I would like to improve the performance of hashing large files, say for example in the tens of gigabytes in size.

Normally, you sequentially hash the bytes of the files using a hash function (say, for example SHA-256, although I will most likely use Skein, so hashing will be slower when compared to the time it takes to read the file from a [fast] SSD). Let's call this Method 1.

The idea is to hash multiple 1 MB blocks of the file in parallel on 8 CPUs and then hash the concatenated hashes into a single final hash. Let's call this Method 2, show below:

enter image description here

I would like to know if this idea is sound and how much "security" is lost (in terms of collisions being more probable) vs doing a single hash over the span of the entire file.

For example:

Let's use the SHA-256 variant of SHA-2 and set the file size to 2^35=34,359,738,368 bytes. Therefore, using a simple single pass (Method 1), I would get a 256-bit hash for the entire file.

Compare this with:

Using the parallel hashing (i.e., Method 2), I would break the file into 32,768 blocks of 1 MB, hash those blocks using SHA-256 into 32,768 hashes of 256 bits (32 bytes), concatenate the hashes and do a final hash of the resultant concatenated 1,048,576 byte data set to get my final 256-bit hash for the entire file.

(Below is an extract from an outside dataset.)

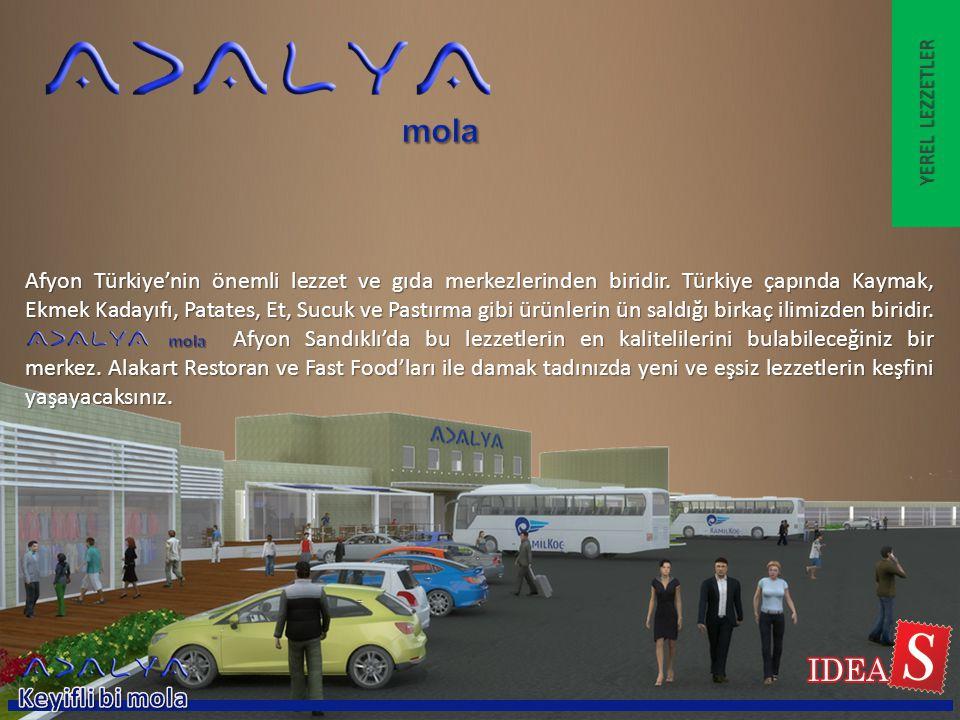 Afyon Türkiye'nin önemli lezzet ve gıda merkezlerinden biridir. Türkiye çapında Kaymak, Ekmek Kadayıfı, Patates, Et, Sucuk ve Pastırma gibi ürünlerin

Is Method 2 any less secure than Method 1, in terms of collisions being more possible and/or probable? Perhaps I should rephrase this question as: Does Method 2 make it easier for an attacker to create a file that hashes to the same hash value as the original file, except of course for the trivial fact that a brute force attack would be cheaper since the hash can be calculated in parallel on N cpus?

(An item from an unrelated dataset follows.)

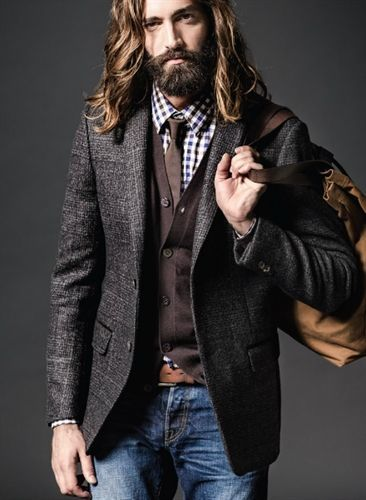 21 50 Best Beard Styles for A Masculine Look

Update: I have just discovered that my construction in Method 2 is very similar to the notion of a hash list. However the Wikipedia article referenced by the link in the preceding sentence does not go into detail about a hash list's superiority or inferiority with regard to the chance of collisions as compared to Method 1, a plain old hashing of the file, when only the top hash of the hash list is used.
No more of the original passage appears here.